Il Coordinamento Nazionale dei Docenti della Disciplina di Diritti Umani, in occasione della Giornata internazionale della felicità (20 marzo), istituita dalle Nazioni Unite con risoluzione A/RES/66/281 del 28 giugno 2012, intende proporre una riflessione su una condizione spirituale, un anelito, la felicità appunto, cui aspirano tutti e soprattutto i più giovani.

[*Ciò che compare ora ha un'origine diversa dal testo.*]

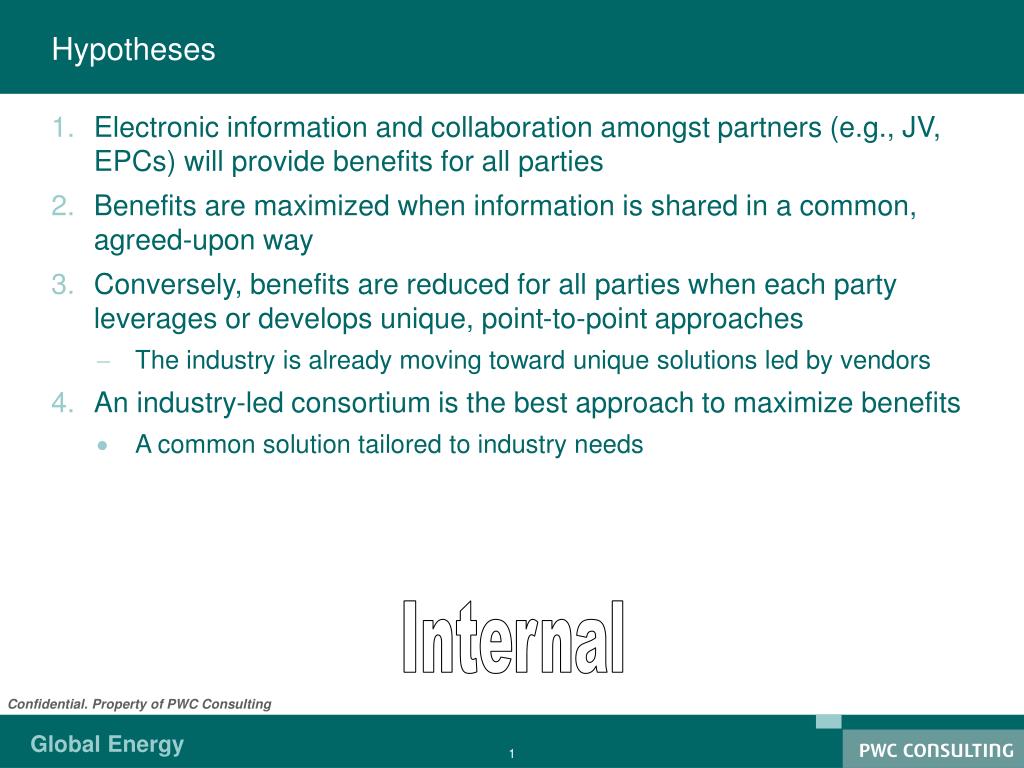 Hypotheses

1. Electronic information and collaboration amongst partners (e.g., JV, EPCs) will provide benefits for all parties

2. Benefits are maximized when information is shared in a common, agreed-upon way

3. Conversely, benefits are reduced for all parties when each party leverages or develops unique, point-to-point approaches

– The industry is already moving toward unique solutions led by vendors

4. An industry-led consortium is the best approach to maximize benefits

• A common solution tailored to industry needs

Internal

Confidential. Property of PWC Consulting

Global Energy

1

PWC CONSULTING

Gli adolescenti per la delicatezza della propria fascia d’età sono più esposti alla precarietà e concitazione dell’attuale situazione mondiale. È difficile parlare di felicità o diritto alla felicità, che, peraltro, viene esplicitamente citato nella Dichiarazione d’indipendenza americana (1776) come un elemento imprescindibile o dell’esistenza, in un contesto storico caratterizzato da eventi incontrollabili, la cui portata potenzialmente potrebbe risultare catastrofica. Eppure proprio in una realtà del genere non si può trascurare il concetto di felicità e occorre ragionare più che mai su quei valori, quegli aspetti, realmente importanti, che possono renderci felici.
Se il concetto di felicità può tendenzialmente variare da persona a persona, di sicuro l’infelicità è facilmente assimilabile ai grandi mali che affliggono l’umanità: guerra, povertà, sottosviluppo, malattie, ignoranza.
Sono questi i grandi nemici dell’umanità; sono questi i grandi nemici della felicità.
Robert Kennedy in un memorabile discorso del 18 Marzo del 1968, tenuto nell’università del Kansas, negli Stati Unit, sottolineava come non potesse essere il PIL di ciascun paese a determinarne l’azione politica o a rappresentarne autenticamente il livello di benessere e quindi di felicità raggiunto (https://www.youtube.com/watch?v=grJNlxQsqtE). Infatti non dovrebbe essere esclusivamente il profitto a orientare le scelte politiche degli Stati; soprattutto quando la vita di migliaia di persone può essere spazzata via o rovinata per sempre senza possibilità d’appello. La pace effettivamente è il collante della felicità; il tessuto connettivo della vita stessa.